The Meares Digital Analytics File featuring Pinterest, User Feedback & Social Media Engagement
Every week I will be providing readers with interesting happenings in the digital analytics field from around the web. At times, I will also provide links to other articles that might not be 100% digital analytics focused, but which will include extremely interesting and useful information. I hope you enjoy the articles and wrap-ups.
If you want to receive the Meares Digital Analytics File on an ongoing basis, please feel free to follow me on here, where I will post a new article every Thursday.

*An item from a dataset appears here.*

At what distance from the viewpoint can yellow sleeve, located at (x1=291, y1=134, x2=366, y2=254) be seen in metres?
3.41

Also, if you want to get updates on a more frequent basis you can follow me on Twitter, @chris_meares, where I send out information daily.
Pinterest, like most other social companies, is trying to figure out how to make their ads more relevant to their users. Unlike some other social companies, they have a unique strategy. They are going to use visual cues from images that their users are searching for to serve similar appearing items as ads. They have been using this strategy for a while with the organic facing products but now they are allowing advertisers in on the fun. It should be interesting if this becomes a catalyst for selling more ads to potential advertisers.

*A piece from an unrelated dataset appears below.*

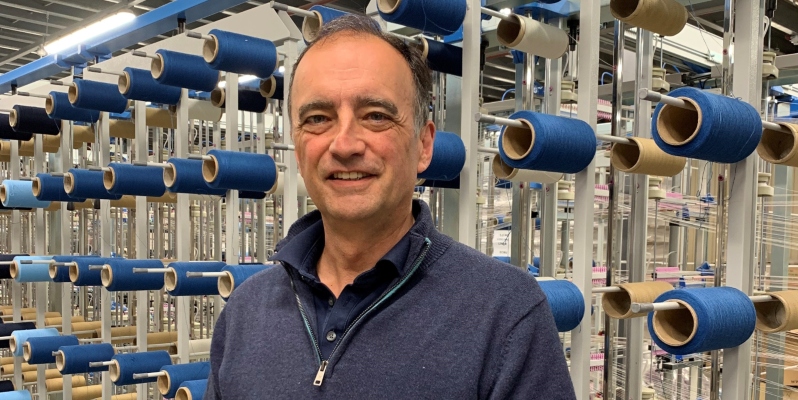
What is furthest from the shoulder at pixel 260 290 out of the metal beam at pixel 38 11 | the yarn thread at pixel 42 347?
the metal beam at pixel 38 11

Here is a good article on getting user feedback. I am not against surveys but I always feel like I am missing something. I hear from people that are either very happy or very upset, but what about the people that are in between? They need to have a voice and this article explains how to get to that voice and take advantage of the business hidden beneath the surface. Anyone that works on a website or mobile app needs to read this and heed its advice.
Stae is trying to help local governments collect, manage and process data about their infrastructure. Stae’s tagline is “The future is smarter government.” I am certain almost everyone can agree with that, independent of political affiliation. Local governments can access a ton of data, everything from utilities to traffic cameras to public transport and residence complaints. Stae wants to standardize these data sets using APIs instead of the current way of accessing, CSVs and Excel docs. We have a long way to see where this goes but the $1.5 million they raised sparks my interest.

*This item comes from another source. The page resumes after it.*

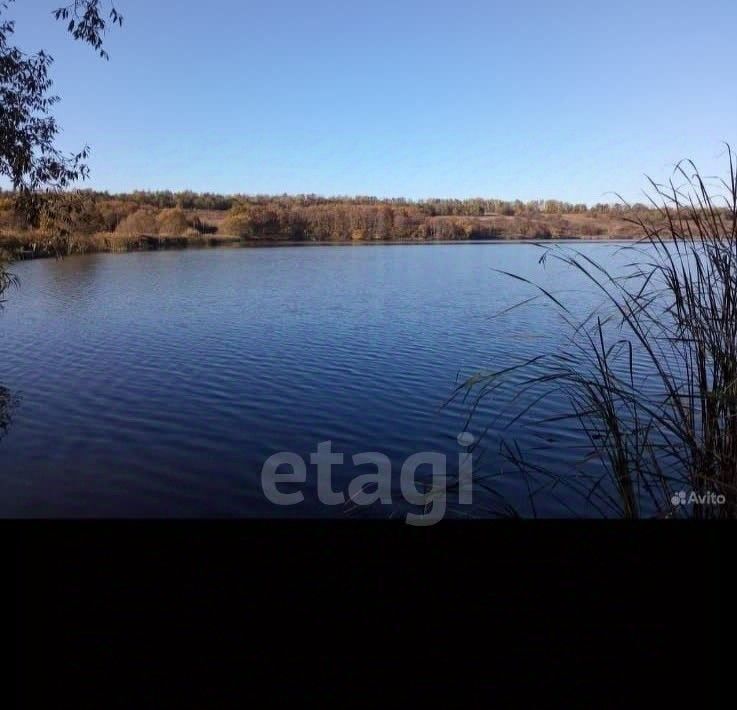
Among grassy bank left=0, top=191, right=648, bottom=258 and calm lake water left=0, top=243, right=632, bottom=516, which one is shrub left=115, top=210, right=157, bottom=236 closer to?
grassy bank left=0, top=191, right=648, bottom=258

At its core, Google is an advertising company and recently has partnered with debit and credit card companies to try and do something that has yet to be done in the advertising space, tie online behavior to offline purchases. Sounds like an invasion of privacy at first glance, however, Google doesn’t have access to identifiable payment information such as a person’s name or what they bought. They aggregate the matches to protect privacy and then they can tell a restaurant that their ads resulted in 1,000 people going there to eat and how much they spent without sharing any personal information. This has long been the holy grail of online advertising and if Google can deliver on what they promise they will be making large waves in the online advertising industry.
One of our analysts at MaassMedia, Lynette Chen, wrote a blog post this week that I am in love with. So many times, companies just track the basics in social media and that doesn’t even scratch the surface of what you should be tracking. In her latest post, Lynette goes into detail on how to track social engagement rate that gets way deeper than the surface. One of my favorite lines from the blog is “Discarding engagement metrics that don’t deliver any value to your brand will enable you to more accurately understand if and why people respond to your content.” I couldn’t have said it better myself.